WRITTEN EXERCISE: Reproduce verbatim only the lines from the one containing "From this particular" through the last line below, both included.

SUPPLIED MATERIAL:
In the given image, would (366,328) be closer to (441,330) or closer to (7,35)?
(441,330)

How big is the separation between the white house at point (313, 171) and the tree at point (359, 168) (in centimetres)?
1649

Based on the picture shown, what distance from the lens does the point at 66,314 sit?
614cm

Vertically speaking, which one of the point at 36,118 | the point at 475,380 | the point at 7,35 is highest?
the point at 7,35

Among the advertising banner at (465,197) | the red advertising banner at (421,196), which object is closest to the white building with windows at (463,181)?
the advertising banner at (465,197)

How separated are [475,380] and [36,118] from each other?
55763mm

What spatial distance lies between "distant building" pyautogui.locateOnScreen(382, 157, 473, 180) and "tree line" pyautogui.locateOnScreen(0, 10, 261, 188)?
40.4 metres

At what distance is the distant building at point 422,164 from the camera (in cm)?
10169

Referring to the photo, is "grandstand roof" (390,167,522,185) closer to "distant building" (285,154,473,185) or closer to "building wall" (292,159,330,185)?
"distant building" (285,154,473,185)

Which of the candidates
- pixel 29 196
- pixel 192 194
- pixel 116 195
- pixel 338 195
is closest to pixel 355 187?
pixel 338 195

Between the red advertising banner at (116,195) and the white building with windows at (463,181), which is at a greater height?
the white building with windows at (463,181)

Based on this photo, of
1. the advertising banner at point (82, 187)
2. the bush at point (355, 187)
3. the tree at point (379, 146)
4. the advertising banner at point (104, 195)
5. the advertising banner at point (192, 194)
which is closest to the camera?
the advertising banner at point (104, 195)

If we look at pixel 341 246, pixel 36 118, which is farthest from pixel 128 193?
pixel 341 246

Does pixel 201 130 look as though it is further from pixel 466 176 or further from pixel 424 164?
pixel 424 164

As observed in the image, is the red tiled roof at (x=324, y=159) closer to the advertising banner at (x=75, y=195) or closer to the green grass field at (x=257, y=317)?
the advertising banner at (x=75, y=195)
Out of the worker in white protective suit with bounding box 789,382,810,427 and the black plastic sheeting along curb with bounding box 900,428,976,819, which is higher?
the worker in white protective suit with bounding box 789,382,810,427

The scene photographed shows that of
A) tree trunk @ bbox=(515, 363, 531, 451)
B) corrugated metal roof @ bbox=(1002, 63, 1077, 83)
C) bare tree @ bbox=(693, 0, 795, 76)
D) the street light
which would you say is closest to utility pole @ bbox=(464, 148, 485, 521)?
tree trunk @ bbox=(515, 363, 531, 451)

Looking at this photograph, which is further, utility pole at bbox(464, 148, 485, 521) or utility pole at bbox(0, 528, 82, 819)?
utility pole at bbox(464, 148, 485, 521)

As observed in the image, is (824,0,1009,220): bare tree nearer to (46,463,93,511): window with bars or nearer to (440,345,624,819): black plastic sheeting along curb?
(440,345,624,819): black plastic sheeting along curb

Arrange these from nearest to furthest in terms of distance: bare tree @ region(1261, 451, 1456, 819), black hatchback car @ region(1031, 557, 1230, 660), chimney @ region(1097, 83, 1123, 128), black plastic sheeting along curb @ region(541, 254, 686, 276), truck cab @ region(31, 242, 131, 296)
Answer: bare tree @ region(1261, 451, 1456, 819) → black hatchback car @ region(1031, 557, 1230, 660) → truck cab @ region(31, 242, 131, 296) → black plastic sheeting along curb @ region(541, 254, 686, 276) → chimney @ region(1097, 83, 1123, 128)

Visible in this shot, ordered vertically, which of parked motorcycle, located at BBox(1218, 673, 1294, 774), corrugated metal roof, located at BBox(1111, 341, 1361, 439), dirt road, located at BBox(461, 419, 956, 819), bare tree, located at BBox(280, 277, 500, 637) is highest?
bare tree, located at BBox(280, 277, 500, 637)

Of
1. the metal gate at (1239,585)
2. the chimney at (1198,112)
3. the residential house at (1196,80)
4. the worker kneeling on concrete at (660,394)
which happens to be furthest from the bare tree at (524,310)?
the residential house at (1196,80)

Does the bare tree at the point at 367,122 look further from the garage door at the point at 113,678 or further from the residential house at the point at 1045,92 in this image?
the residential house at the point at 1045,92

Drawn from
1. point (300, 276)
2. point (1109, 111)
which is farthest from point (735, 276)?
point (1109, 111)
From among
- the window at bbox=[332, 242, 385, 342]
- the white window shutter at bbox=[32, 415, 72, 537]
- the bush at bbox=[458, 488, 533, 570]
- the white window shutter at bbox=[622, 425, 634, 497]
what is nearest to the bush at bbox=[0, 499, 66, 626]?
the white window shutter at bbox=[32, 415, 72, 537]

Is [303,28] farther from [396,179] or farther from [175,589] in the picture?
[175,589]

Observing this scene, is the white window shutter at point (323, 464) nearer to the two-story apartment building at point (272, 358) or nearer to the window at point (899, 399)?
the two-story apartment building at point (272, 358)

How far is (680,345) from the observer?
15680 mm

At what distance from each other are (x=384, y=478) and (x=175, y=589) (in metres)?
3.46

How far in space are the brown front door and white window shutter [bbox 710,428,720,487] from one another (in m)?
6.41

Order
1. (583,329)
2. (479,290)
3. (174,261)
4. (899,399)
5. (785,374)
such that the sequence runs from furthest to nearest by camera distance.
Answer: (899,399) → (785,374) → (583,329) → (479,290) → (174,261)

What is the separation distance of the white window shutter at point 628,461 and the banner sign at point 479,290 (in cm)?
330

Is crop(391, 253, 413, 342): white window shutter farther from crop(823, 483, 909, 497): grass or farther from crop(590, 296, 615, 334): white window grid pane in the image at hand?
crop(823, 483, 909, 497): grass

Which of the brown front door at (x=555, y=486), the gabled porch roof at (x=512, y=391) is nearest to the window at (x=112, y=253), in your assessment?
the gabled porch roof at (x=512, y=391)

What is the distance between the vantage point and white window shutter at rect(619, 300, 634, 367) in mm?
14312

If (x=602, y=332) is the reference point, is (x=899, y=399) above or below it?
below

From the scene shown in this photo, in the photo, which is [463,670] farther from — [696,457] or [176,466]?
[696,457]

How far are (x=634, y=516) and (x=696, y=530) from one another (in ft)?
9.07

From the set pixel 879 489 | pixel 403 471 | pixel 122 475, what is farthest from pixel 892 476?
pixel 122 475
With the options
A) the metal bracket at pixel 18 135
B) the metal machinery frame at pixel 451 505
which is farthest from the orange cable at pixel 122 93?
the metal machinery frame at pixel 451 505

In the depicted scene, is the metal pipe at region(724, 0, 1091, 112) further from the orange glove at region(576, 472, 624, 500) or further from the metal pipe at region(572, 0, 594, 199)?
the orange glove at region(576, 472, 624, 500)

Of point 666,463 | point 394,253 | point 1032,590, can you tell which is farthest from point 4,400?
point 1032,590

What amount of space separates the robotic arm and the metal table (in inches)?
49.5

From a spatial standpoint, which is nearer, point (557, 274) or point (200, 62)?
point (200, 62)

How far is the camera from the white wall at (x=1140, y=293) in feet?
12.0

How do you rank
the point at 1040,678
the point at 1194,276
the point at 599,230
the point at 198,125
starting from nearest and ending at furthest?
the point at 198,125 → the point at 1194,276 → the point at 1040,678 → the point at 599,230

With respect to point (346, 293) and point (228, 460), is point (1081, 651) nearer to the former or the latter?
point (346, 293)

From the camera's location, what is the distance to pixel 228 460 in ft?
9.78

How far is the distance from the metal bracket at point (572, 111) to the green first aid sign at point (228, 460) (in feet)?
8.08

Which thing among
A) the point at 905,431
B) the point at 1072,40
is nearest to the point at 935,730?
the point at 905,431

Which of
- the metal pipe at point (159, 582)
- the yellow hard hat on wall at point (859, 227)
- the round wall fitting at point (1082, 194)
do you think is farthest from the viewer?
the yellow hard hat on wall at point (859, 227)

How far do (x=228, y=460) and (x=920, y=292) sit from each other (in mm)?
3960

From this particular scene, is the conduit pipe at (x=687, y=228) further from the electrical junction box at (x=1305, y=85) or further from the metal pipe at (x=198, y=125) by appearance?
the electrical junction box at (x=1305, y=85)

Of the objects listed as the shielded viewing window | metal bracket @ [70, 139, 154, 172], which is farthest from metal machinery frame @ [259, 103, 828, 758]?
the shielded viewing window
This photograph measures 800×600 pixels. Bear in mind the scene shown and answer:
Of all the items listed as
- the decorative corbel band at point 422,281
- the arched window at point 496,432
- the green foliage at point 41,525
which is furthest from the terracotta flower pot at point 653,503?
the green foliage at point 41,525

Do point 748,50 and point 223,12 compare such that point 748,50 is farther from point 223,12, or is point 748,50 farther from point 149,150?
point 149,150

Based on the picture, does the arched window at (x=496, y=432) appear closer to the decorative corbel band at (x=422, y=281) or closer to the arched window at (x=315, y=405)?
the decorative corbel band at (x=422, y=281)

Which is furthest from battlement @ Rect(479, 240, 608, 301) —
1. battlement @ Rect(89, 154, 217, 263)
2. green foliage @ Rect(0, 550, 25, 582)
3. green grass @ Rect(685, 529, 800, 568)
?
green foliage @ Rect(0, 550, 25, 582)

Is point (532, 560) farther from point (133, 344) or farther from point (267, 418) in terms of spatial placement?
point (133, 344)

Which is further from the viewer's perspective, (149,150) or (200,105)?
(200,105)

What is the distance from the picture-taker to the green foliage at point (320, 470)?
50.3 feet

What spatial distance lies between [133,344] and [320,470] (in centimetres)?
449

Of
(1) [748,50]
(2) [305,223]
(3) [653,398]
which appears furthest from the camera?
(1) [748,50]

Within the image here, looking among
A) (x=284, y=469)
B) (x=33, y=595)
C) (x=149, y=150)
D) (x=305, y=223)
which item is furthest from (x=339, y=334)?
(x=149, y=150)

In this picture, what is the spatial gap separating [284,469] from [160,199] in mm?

FINAL ANSWER:
From this particular scene, is the conduit pipe at (x=687, y=228) further from the electrical junction box at (x=1305, y=85) or further from the metal pipe at (x=198, y=125) by appearance?
the electrical junction box at (x=1305, y=85)

Of the objects listed as the shielded viewing window | metal bracket @ [70, 139, 154, 172], which is farthest from metal machinery frame @ [259, 103, 828, 758]?
the shielded viewing window
This photograph measures 800×600 pixels. Bear in mind the scene shown and answer:
Of all the items listed as
- the decorative corbel band at point 422,281
- the arched window at point 496,432
- the green foliage at point 41,525
which is furthest from the terracotta flower pot at point 653,503?
the green foliage at point 41,525

Do point 748,50 and point 223,12 compare such that point 748,50 is farther from point 223,12, or is point 748,50 farther from point 149,150?
point 149,150

Based on the picture, does the arched window at (x=496, y=432) appear closer to the decorative corbel band at (x=422, y=281) or closer to the arched window at (x=315, y=405)?
the decorative corbel band at (x=422, y=281)

Which is furthest from battlement @ Rect(479, 240, 608, 301) —
1. battlement @ Rect(89, 154, 217, 263)
2. green foliage @ Rect(0, 550, 25, 582)
3. green grass @ Rect(685, 529, 800, 568)
?
green foliage @ Rect(0, 550, 25, 582)

Is point (532, 560) farther from point (133, 344) or farther from point (267, 418) in terms of spatial placement?
point (133, 344)

Which is further from the viewer's perspective, (149,150) or (200,105)?
(200,105)

What is the distance from the picture-taker to the green foliage at point (320, 470)?
50.3 feet

What spatial distance lies between [133,344] and [320,470] (in centimetres)?
449

Of
(1) [748,50]
(2) [305,223]
(3) [653,398]
which appears furthest from the camera?
(1) [748,50]

Within the image here, looking among
A) (x=284, y=469)
B) (x=33, y=595)
C) (x=149, y=150)
D) (x=305, y=223)
which item is furthest from (x=339, y=334)?
(x=149, y=150)

In this picture, what is the spatial gap separating [284,469] from [160,199] in mm?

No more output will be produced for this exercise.